Getting Started

This page takes you from an empty crate to a working CLI that parses arguments and prints --help, in about five minutes.

Prerequisites

  • Rust stable, recent (figue's MSRV tracks a recent stable).
  • cargo on your PATH.

Create a project

bash
cargo new figue-hello
cd figue-hello

Add dependencies

figue is built on facet. You need both facet (for the Facet derive on your types) and figue (for the parsing):

toml
# Cargo.toml
[dependencies]
facet = "0.46"
figue = "4"

(Check crates.io/crates/figue for the current release; figue tracks a specific facet version, so prefer the latest of both.)

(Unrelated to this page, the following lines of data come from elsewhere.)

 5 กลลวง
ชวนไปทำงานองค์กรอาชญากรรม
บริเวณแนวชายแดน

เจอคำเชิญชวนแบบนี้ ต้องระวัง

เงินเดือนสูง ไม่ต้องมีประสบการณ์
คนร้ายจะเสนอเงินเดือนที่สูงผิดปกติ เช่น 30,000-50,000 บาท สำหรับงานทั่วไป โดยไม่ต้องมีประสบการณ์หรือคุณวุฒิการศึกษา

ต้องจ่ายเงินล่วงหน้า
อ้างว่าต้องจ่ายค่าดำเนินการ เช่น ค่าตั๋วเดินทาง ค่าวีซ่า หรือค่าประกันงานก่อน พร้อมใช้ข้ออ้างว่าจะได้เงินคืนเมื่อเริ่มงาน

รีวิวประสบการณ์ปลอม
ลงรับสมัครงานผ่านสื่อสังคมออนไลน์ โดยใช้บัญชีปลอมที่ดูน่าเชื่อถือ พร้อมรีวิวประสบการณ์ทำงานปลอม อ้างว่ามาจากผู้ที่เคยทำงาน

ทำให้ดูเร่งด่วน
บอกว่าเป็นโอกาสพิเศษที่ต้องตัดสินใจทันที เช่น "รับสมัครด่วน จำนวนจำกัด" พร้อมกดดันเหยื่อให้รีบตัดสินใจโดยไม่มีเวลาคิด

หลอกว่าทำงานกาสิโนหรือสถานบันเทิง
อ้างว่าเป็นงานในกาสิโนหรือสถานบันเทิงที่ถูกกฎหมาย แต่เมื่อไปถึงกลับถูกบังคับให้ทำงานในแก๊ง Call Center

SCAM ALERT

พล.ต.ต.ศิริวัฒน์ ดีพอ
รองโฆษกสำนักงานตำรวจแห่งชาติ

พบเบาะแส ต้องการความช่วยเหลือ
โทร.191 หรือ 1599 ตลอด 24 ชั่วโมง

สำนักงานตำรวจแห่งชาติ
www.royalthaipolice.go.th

Doc comments become help text. figue turns the /// comments on your fields into help descriptions. This relies on facet's doc feature, which is on by default — you don't need to do anything, but if you ever strip docs in release builds, your --help text goes with them.

Your first parser

A figue parser is just a struct that derives Facet. Each field gets a #[facet(args::…)] attribute that says how it appears on the command line.

rust
// src/main.rs
use facet::Facet;
use figue::{self as args, FigueBuiltins};

/// Greet someone, optionally loudly.
#[derive(Facet, Debug)]
struct Args {
    /// Who to greet
    #[facet(args::positional)]
    name: String,

    /// Greet in all caps
    #[facet(args::named, args::short = 'l', default)]
    loud: bool,

    /// --help / --version / --completions, for free
    #[facet(flatten)]
    builtins: FigueBuiltins,
}

fn main() {
    let args: Args = figue::from_std_args().unwrap();

    let greeting = format!("Hello, {}!", args.name);
    if args.loud {
        println!("{}", greeting.to_uppercase());
    } else {
        println!("{greeting}");
    }
}

The use figue as args; aliasing trick lets you write the short #[facet(args::positional)] instead of #[facet(figue::positional)]. Both work; the alias just reads better. This guide uses args:: throughout.

Run it

bash
$ cargo run -- World
Hello, World!

$ cargo run -- --loud World
HELLO, WORLD!

$ cargo run -- -l World
HELLO, WORLD!

You already have --help

Because you flattened FigueBuiltins, the standard flags work out of the box:

bash
$ cargo run -- --help
figue-hello

Greet someone, optionally loudly.

USAGE:
    figue-hello [OPTIONS] <NAME>

ARGUMENTS:
        <NAME>
            Who to greet

OPTIONS:
    -l, --[no-]loud
            Greet in all caps
    -h, --[no-]help
            Show help message and exit.
        --[no-]html-help
            Open HTML help in the browser and exit.
    -V, --[no-]version
            Show version and exit.
        --completions <bash,zsh,fish>
            Generate shell completions.
        --export-jsonschemas <DIR>
            Export JSON Schema files for all config roots.

--help and --version exit with status 0. A parse error (missing name, an unknown flag) exits with status 1 and prints a diagnostic. You didn't write any of that.

Set your program name and version

By default --version prints unknown, because figue cannot see your crate's Cargo.toml at compile time — only your crate can. Wire it up with the builder:

rust
use facet::Facet;
use figue::{self as args, builder, Driver, FigueBuiltins};

#[derive(Facet, Debug)]
struct Args {
    #[facet(args::positional)]
    name: String,
    #[facet(flatten)]
    builtins: FigueBuiltins,
}

fn main() {
    let config = builder::<Args>()
        .unwrap()
        .cli(|cli| cli.args(std::env::args().skip(1)))
        .help(|h| h
            .program_name(env!("CARGO_PKG_NAME"))
            .version(env!("CARGO_PKG_VERSION")))
        .build();

    let args: Args = Driver::new(config).run().unwrap();
    println!("Hello, {}!", args.name);
}

env!("CARGO_PKG_VERSION") is expanded by your crate's compiler, so it picks up the right version.